▶ **Exercise prompt**
Write the data out again so that it matches word for word.

Stored data entries:

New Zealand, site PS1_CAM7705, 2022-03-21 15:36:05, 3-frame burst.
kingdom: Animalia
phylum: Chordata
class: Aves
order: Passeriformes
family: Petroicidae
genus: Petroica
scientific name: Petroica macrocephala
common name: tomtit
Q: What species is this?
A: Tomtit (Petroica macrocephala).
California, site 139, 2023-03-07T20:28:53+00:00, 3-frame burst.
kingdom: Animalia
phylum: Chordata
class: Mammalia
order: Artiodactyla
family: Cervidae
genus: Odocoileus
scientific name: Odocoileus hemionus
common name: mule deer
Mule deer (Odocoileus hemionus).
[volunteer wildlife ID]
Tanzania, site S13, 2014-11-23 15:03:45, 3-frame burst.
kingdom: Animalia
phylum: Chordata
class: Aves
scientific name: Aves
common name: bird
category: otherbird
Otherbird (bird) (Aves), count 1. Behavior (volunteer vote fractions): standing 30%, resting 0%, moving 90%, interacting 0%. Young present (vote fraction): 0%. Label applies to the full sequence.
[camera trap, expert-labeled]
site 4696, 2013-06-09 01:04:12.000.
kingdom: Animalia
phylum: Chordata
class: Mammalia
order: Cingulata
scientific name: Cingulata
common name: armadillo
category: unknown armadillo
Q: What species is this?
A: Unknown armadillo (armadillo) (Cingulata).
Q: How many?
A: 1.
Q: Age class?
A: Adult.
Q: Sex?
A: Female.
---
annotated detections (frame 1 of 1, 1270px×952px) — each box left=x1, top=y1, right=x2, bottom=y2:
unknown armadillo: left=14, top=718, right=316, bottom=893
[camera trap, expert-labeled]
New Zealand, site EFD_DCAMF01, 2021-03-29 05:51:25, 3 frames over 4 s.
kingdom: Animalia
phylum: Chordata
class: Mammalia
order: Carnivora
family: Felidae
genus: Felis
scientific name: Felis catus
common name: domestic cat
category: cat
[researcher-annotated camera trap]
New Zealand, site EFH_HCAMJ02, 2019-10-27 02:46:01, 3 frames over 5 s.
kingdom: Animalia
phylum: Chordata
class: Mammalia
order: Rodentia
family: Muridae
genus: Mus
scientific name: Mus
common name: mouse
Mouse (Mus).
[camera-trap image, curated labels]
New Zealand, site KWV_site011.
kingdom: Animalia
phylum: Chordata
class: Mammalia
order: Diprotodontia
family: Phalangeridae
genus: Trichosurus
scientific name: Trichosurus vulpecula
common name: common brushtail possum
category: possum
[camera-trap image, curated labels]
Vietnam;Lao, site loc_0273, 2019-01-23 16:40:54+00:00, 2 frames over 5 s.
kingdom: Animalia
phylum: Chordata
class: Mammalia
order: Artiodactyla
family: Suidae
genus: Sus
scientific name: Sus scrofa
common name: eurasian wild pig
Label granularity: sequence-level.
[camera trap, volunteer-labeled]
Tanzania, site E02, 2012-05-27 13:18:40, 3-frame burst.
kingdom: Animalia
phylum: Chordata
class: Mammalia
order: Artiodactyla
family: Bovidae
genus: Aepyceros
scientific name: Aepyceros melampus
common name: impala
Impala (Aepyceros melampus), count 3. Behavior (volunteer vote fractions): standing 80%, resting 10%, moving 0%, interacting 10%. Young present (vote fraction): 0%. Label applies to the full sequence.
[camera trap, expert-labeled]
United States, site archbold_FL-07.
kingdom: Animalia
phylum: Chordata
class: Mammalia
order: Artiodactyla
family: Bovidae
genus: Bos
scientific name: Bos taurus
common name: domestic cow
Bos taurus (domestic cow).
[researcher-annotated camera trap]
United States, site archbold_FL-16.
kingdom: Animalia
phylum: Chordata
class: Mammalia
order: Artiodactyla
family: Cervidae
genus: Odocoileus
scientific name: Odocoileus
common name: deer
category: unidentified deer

▶ **Result**
New Zealand, site PS1_CAM7705, 2022-03-21 15:36:05, 3-frame burst.
kingdom: Animalia
phylum: Chordata
class: Aves
order: Passeriformes
family: Petroicidae
genus: Petroica
scientific name: Petroica macrocephala
common name: tomtit
Q: What species is this?
A: Tomtit (Petroica macrocephala).
California, site 139, 2023-03-07T20:28:53+00:00, 3-frame burst.
kingdom: Animalia
phylum: Chordata
class: Mammalia
order: Artiodactyla
family: Cervidae
genus: Odocoileus
scientific name: Odocoileus hemionus
common name: mule deer
Mule deer (Odocoileus hemionus).
[volunteer wildlife ID]
Tanzania, site S13, 2014-11-23 15:03:45, 3-frame burst.
kingdom: Animalia
phylum: Chordata
class: Aves
scientific name: Aves
common name: bird
category: otherbird
Otherbird (bird) (Aves), count 1. Behavior (volunteer vote fractions): standing 30%, resting 0%, moving 90%, interacting 0%. Young present (vote fraction): 0%. Label applies to the full sequence.
[camera trap, expert-labeled]
site 4696, 2013-06-09 01:04:12.000.
kingdom: Animalia
phylum: Chordata
class: Mammalia
order: Cingulata
scientific name: Cingulata
common name: armadillo
category: unknown armadillo
Q: What species is this?
A: Unknown armadillo (armadillo) (Cingulata).
Q: How many?
A: 1.
Q: Age class?
A: Adult.
Q: Sex?
A: Female.
---
annotated detections (frame 1 of 1, 1270px×952px) — each box left=x1, top=y1, right=x2, bottom=y2:
unknown armadillo: left=14, top=718, right=316, bottom=893
[camera trap, expert-labeled]
New Zealand, site EFD_DCAMF01, 2021-03-29 05:51:25, 3 frames over 4 s.
kingdom: Animalia
phylum: Chordata
class: Mammalia
order: Carnivora
family: Felidae
genus: Felis
scientific name: Felis catus
common name: domestic cat
category: cat
[researcher-annotated camera trap]
New Zealand, site EFH_HCAMJ02, 2019-10-27 02:46:01, 3 frames over 5 s.
kingdom: Animalia
phylum: Chordata
class: Mammalia
order: Rodentia
family: Muridae
genus: Mus
scientific name: Mus
common name: mouse
Mouse (Mus).
[camera-trap image, curated labels]
New Zealand, site KWV_site011.
kingdom: Animalia
phylum: Chordata
class: Mammalia
order: Diprotodontia
family: Phalangeridae
genus: Trichosurus
scientific name: Trichosurus vulpecula
common name: common brushtail possum
category: possum
[camera-trap image, curated labels]
Vietnam;Lao, site loc_0273, 2019-01-23 16:40:54+00:00, 2 frames over 5 s.
kingdom: Animalia
phylum: Chordata
class: Mammalia
order: Artiodactyla
family: Suidae
genus: Sus
scientific name: Sus scrofa
common name: eurasian wild pig
Label granularity: sequence-level.
[camera trap, volunteer-labeled]
Tanzania, site E02, 2012-05-27 13:18:40, 3-frame burst.
kingdom: Animalia
phylum: Chordata
class: Mammalia
order: Artiodactyla
family: Bovidae
genus: Aepyceros
scientific name: Aepyceros melampus
common name: impala
Impala (Aepyceros melampus), count 3. Behavior (volunteer vote fractions): standing 80%, resting 10%, moving 0%, interacting 10%. Young present (vote fraction): 0%. Label applies to the full sequence.
[camera trap, expert-labeled]
United States, site archbold_FL-07.
kingdom: Animalia
phylum: Chordata
class: Mammalia
order: Artiodactyla
family: Bovidae
genus: Bos
scientific name: Bos taurus
common name: domestic cow
Bos taurus (domestic cow).
[researcher-annotated camera trap]
United States, site archbold_FL-16.
kingdom: Animalia
phylum: Chordata
class: Mammalia
order: Artiodactyla
family: Cervidae
genus: Odocoileus
scientific name: Odocoileus
common name: deer
category: unidentified deer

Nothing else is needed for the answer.